Затонувшая земля поднимается вновь

22
18
20
22
24
26
28
30

– Ты лучше спроси, – сказала Перл, – кого я не знаю.

Старик уронил вилку и нож на тарелку.

– Ты не знаешь, как считать, – ответил он. – Это я могу сказать со всей уверенностью.

Она вышла из-за стойки, взяла тарелку и стала протирать после него стол.

– Ему не хочется, чтобы ты называла его Крис, – бросила она Виктории через плечо, будто они в кафе одни и ведут совершенно отдельный разговор. – Ему не нравится имя «Крис». Ему хочется, чтобы ты звала его так, как зовут в Кинвере. Как там тебя зовут, пап? Как тебя зовут, когда ты их там развозишь, когда бог пошлет? – Он вдруг испуганно скривился, и она рассмеялась. – Малыш Осси? Так там тебя зовут?

– В общем, по-моему, Бледные Луга – чудесное название для улицы, – сказала Виктория.

– Но ты знаешь, что оно значит? – сказала Перл. Последний раз сердито мазнула тряпкой по столу, потом ушла раньше, чем Виктория успела ответить.

– Ты осторожней ходи на Бледных Лугах по ночам, – повторил старик.

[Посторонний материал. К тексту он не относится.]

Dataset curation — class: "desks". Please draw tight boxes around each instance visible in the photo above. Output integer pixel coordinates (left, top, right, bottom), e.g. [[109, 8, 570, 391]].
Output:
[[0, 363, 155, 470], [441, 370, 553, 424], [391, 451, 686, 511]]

Глаза были в нем самым старым, самым изношенным. И все же на донышке синевы его радужки что-то все еще терпеливо поблескивало – поневоле задумаешься, нет ли того же и в хрупких костях его глазниц. В дождливый день кафе как будто разговаривало само с собой музыкой восьмидесятых и девяностых, выставленной на задумчивую громкость, и его дочь посмотрела в окно и прошептала:

– Всю неделю льет без остановки.

Погода держалась прежняя. Прогулки Виктории удлинялись. Дом эволюционировал без ее ведома: с каждым возращением что-то менялось. Лестница, заново оштукатуренная и покрашенная «Легкой Нейтральной Краской», пела от света. По вечерам теплый воздух накрывал сад, пока она молча стояла босой на газоне – думая, что еще поменять, рассеянно слушая выпивох на улицах, лай собак на окраинах городка – и глядя, как цветы блекнут бледным неоном в полную тьму. Мастера уходили один за другим. Инженер центрального отопления, который держался особняком и приступал к работе, только когда заканчивали остальные, ушел последним. Леса уже сняли, за одно утро, – они шест за шестом звенели о кузов поджидающего грузовика, словно детали экспериментального ксилофона. Чувствуя легкое одиночество, она перешла дорогу и сфотографировала дом на телефон. «Потому что я хочу получать удовольствие от жизни, – думала она, – возможно, впервые».

Фасад, бледно-серый с известняково-белым, сиял в свете обеденного солнца – живительный эффект, хоть и контрастирующий с ошпаренным на вид мидлендовским кирпичом дома 91 – второй половины первоначальной постройки. Викторию еще не убедил собственный выбор. Скорее корректный, чем дерзкий: единственный риск – что эти краски будут жить вместе долго и счастливо – или достаточно счастливо, – но выглядеть при этом так, будто молча тоскуют по какой-нибудь приличной улочке у Клапем-Коммон.

И все же она думала: «Это мой дом. Идеально!»

Тут дверь дома 91 с грохотом распахнулась, и из нее вышла Перл. На ней были белая футболка и вареные джинсы-бойфренды; в локте зажат пакет из химчистки со своей рабочей формой. Она помахала, обернулась запереть за собой дверь, а затем, снова открыв и крикнув внутрь: «Тогда не забудь занести их попозже, а то его удар хватит!» – подошла к Виктории, которая от удивления потеряла дар речи.

– Ну, теперь стало совсем красиво, – сказала она.

– Ты так думаешь? – спросила Виктория. А потом застенчиво: – Входная дверь – цвета «лондонская глина».

– Вот, значит, как это у них называется.

– Я и не знала, что ты живешь по соседству. Ты ни разу не говорила.

– Мы и не живем, – сказала Перл. Весь дом, объяснила она, принадлежал отцу Осси, которого звали Старым Осси и который устроил здесь паб. До его смерти здание целиком было пабом, а потом его сын снова поделил дом надвое.

– Потом здесь находился склад, пока Осси не продал вторую половину твоей матери. – Она улыбнулась из-за выражения лица Виктории. – О да, я и маму твою знала. Когда-то мы с ней были близки. Мы с ней плавали. Часто. В основном в бассейне, но иногда я подбивала ее и на речку.